Un inno all’austerità che il governo Meloni ha infatti messo in pratica con le scelte di bilancio, con una particolare cattiveria nei confronti dei pensionati (e del settore sanitario). Nessuno prima di Giorgetti aveva compresso in modo così stringente la  spesa pensionistica per tenere in equilibrio i conti pubblici. Oltre al ricalcolo retroattivo per alcune categorie del pubblico impiego (come per i medici, su cui si dice che si porrà un qualche rimedio), secondo calcoli di fonte sindacale, ma non smentibili da alcuno, il taglio delle indicizzazioni all’inflazione avrà un costo elevatissimo per chi di pensione vive. Prendiamo una pensione, pur non tra le più basse,  di 2.095 euro mensili nette. In due anni i suoi percettori perderanno 2.171 euro, in venti anni 28mila euro, sempre al netto delle tasse. 

E non è finita. A questo si aggiunge l’intenzione, già inserita nella manovra, di sostituire l’indice del costo della vita con il cd. “deflatore del Pil”. Anche l’Ufficio parlamentare di Bilancio (Upb), che pure ha mostrato di non disprezzare i risparmi nella spesa pensionistica, invita alla cautela su questo fronte, essendo il “deflatore” assai meno sensibile all’incremento dei prezzi specialmente nelle situazioni di crisi. Ad esempio nel 2022 se nel nostro paese si registrava un picco dell’inflazione dell’8,1%, il “deflatore del Pil” si posizionava sul 3%, con conseguente consistente perdita per le pensioni se fosse già entrato in vigore. 

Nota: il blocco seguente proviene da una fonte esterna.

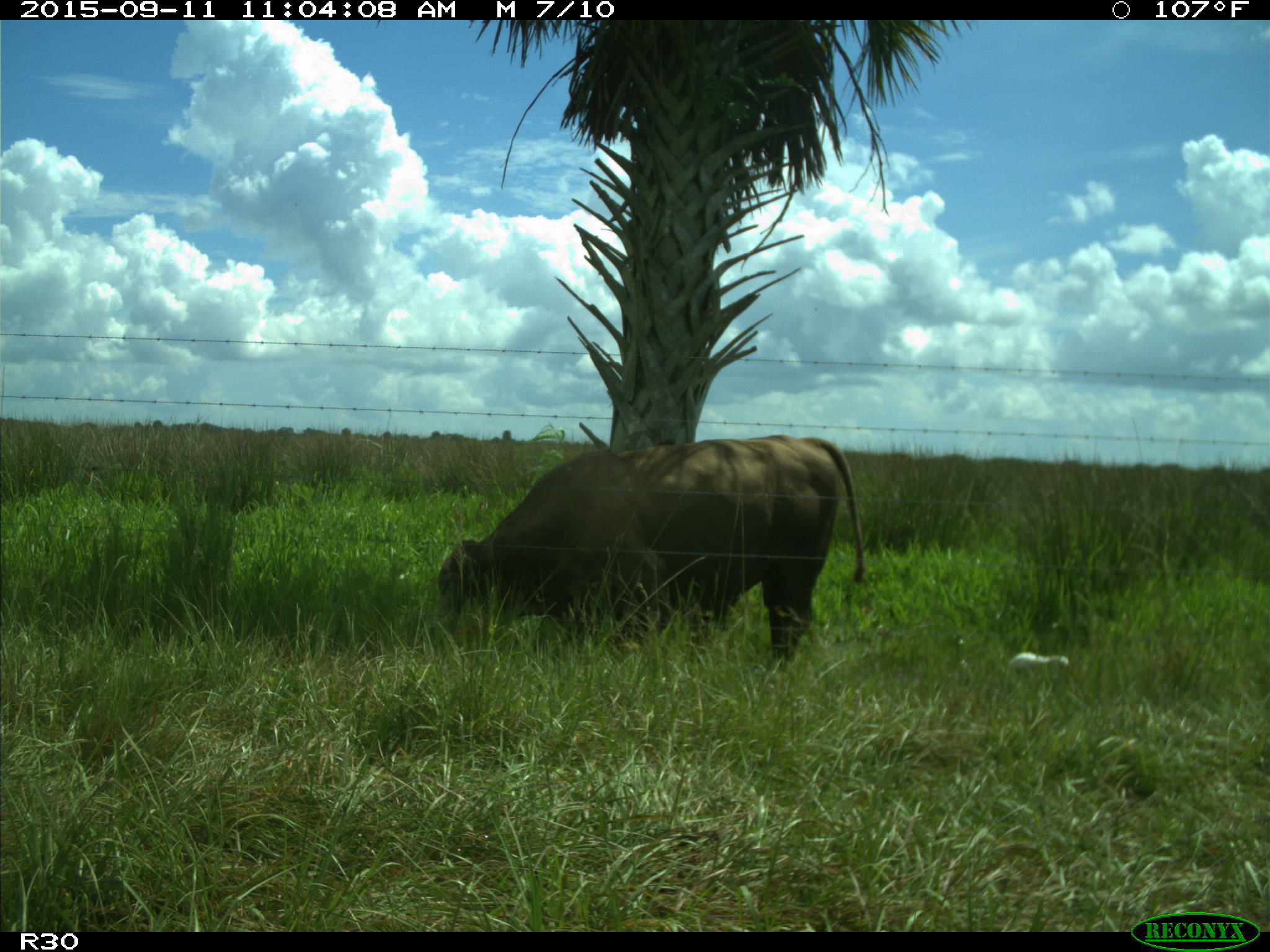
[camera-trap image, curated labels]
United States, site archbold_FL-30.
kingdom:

Detto in parole povere sono i pensionati che salvano il rating del nostro paese e allontanano i titoli pubblici dalla spazzatura. Ma non vengono premiati, bensì’ puniti. Una volta arrivavano le lettere della Bce per delineare i percorsi dei governi - come quella famosa dell’agosto del 2011 –, ora bastano le valutazioni delle agenzie internazionali private di rating. E’ l’ennesima conferma che queste ultime sono e si comportano come articolazioni del sistema di governance del capitale globale. Il che sottolinea la urgente necessità che la Ue si doti di una agenzia pubblica, ovviamente indipendente tanto dalla Bce quanto dagli organi di governo politico della Ue,  per ciò che riguarda la valutazione sulla situazione debito dei paesi membri.